Henry then says he heard the King promise that he would never be ransomed (meaning that he would not try to save himself while his men were being killed). Williams responds skeptically to this, leading Henry to say that he would never trust the King again it he went against his word. Williams finds this comment ridiculous, since what difference would anything a common soldier says make to a king? Henry takes exception to this, and says he would quarrel with Williams if the time were more convenient. They agree that if they both survive the battle, they will fight when they next meet. They exchange gloves so that they will recognize each other, while Bates urges them to be friends, since they have enough quarrel with the French.
Henry, now left on his own, soliloquizes on the burdens of kingship. What is the real nature of the worship that men give him, since he is often merely flattered? He reflects that all the ceremony of the office cannot cure him of physical ailments. And because of the cares that weigh him down, he cannot sleep so well as the simple laboring man who works hard during the day, eats, and then, with a vacant mind, sleeps soundly.
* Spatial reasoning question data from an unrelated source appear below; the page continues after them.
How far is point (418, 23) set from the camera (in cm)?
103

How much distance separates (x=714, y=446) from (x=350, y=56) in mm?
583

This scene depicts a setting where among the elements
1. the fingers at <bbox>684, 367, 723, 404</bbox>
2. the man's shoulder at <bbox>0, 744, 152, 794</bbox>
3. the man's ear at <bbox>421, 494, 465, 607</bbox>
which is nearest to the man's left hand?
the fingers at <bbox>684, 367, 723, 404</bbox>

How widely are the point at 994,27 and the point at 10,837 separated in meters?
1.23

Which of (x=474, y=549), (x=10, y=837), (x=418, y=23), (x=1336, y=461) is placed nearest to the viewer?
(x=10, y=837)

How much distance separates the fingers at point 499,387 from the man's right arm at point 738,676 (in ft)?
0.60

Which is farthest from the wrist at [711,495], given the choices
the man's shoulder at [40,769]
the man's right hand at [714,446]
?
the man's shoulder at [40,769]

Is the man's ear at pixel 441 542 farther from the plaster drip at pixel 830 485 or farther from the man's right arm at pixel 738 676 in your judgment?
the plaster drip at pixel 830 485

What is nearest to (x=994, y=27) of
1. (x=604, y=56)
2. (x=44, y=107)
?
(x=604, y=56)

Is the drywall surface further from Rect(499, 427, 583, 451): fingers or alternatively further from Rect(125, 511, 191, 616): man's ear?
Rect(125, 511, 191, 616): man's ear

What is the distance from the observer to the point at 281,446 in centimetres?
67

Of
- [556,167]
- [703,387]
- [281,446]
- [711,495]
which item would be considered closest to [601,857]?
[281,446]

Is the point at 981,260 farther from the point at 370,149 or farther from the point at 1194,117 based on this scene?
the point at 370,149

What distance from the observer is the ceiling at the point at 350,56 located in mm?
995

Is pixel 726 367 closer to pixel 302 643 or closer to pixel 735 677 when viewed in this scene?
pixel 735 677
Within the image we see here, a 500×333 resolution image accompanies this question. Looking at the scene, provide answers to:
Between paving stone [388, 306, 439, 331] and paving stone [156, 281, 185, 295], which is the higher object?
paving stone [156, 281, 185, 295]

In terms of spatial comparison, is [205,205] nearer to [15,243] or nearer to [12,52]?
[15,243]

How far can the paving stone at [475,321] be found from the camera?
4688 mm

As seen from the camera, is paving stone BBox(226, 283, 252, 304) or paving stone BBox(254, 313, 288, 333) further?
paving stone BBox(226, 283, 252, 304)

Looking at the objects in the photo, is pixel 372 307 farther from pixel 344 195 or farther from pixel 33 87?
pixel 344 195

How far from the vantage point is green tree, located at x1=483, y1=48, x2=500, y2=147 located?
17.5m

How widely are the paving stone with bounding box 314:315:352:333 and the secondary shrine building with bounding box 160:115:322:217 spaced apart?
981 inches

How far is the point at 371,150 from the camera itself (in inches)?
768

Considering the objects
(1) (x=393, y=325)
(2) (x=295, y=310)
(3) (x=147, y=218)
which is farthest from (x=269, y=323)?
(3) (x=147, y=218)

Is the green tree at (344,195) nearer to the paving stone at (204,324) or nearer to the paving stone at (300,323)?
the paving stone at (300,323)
Erpingham enters, and tells Henry that the nobles are anxious about him because they do not know where he is. Henry asks Erpingham to assemble all the nobles in his tent.
As Erpingham leaves, Henry speaks another soliloquy. He prays that God may give his soldiers courage. He also begs God not to think this day of the wrong that Henry's father did in seizing the crown. (Henry's father overthrew Richard II, and had Richard imprisoned and killed.) Henry says he has done much to make amends for that crime, such as employing priests to pray for Richard's soul, although he knows it is not enough.
In his encounter with Pistol, Henry shows that at least one of his old friends still loves him, and this is perhaps a reminder that the king has not lost the common touch. His encounter with Bates, Williams and Court is not so comfortable, however. Many commentators see Henry as being less than willing to accept his responsibilities for what happens to his men in battle, and the skepticism of Williams shows that not all the English soldiers revere their king.
In his final prayer, Henry reveals the complexity of the situation in which he finds himself. He can rally his men for the battle, but he cannot say what God's judgment will be, because there are larger historical forces at work. Henry is bitterly aware that his father came to the throne illegally, and that all his efforts to make amends for that crime can never be enough. So at some point the wheel of history will turn full circle, and he will be the loser. This shows Henry's awareness that for a political and military leader, there are some things that are within his control and some that are not.